A few weeks later, the baby exhibited behaviors that resembled seizures. “We went to consult.”

Several “don’ts”

In addition to their daughter being diagnosed with epilepsy, the new parents learned that her brain functions were severely impaired. Laura had somehow won the “not to” lottery, as Sandra Lambert puts it: she would not be able to speak, nor hear, nor walk, in particular.

As for the epileptic episodes, they threatened his life at all times. His life expectancy would only be two or three years, he was told.


Sandra Lambert

Photo provided by Sandra Lambert

Nothing explained his condition, even if only genetically or otherwise. Obviously, it was a terrible shock.

But once the anger passed, Sandra Lambert got up and tried to go and meet her child.

“In my deep values, I need to have meaning, I am curious, I need to understand and have pleasure in life, so I said: if I ask Laura to come to my universe is clearly filled with “not” so, while waiting for his death – because we cannot wait for his death without doing anything – I tried to go and see [où elle était].»


Sandra Lambert

Photo provided by Sandra Lambert

She spent a lot of time observing him on the ground and researching his condition. She also traveled to Philadelphia, after hearing about an approach developed there.

Domino of little sparks

In her quest, Sandra Lambert gathered the different pieces collected and adapted her approach according to Laura, always with the aim of meeting her. His immediate family, parents, sister and goddaughter also contributed.

Different equipment has been installed in the house to allow the little one to evolve. Small sparks occurred and had a domino effect.

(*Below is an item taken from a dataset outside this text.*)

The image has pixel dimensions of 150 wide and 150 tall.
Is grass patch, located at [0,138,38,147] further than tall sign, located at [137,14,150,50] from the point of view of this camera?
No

Laura began crawling, something she should never have been able to do, and even crawling. She was able to communicate with certain gestures that represented words. “A life with a certain normality has set in […]explains Mme Lambert. We weren’t in the performance, it was more about seeing her evolve at her own pace, seeing her happy, that’s what we want as a mother in life.”


Sandra Lambert

Photo Stevens LeBlanc

Laura lived 12 years, something no expert could have predicted. “I think that my daughter had a vocation, a mission, to make life wonderful while at the first level, that was not at all what was announced,” relates Sandra Lambert.

After a very difficult period, Mme Lambert was driven by this mission which consisted of founding Laura Lémerveil.

These children with multiple disabilities, she mentions, have a lot of extrasensory abilities that we don’t have. With a lot of work and rigor, with a loving team that opens doors in front of them, the possibilities are incredible.

“They take us on a path in the present moment, of recognition, of tolerance, of courage. They are great teachers. It was also part of my impulse to say that, for me, the death of my daughter was not a deliverance.

Not to be missed, Wednesday evening at 8:30 p.m. on MAtv (channel 9 (Hélix et illico), 609HD (illico)), the show Karine’s Notebook about Sandra Lambert.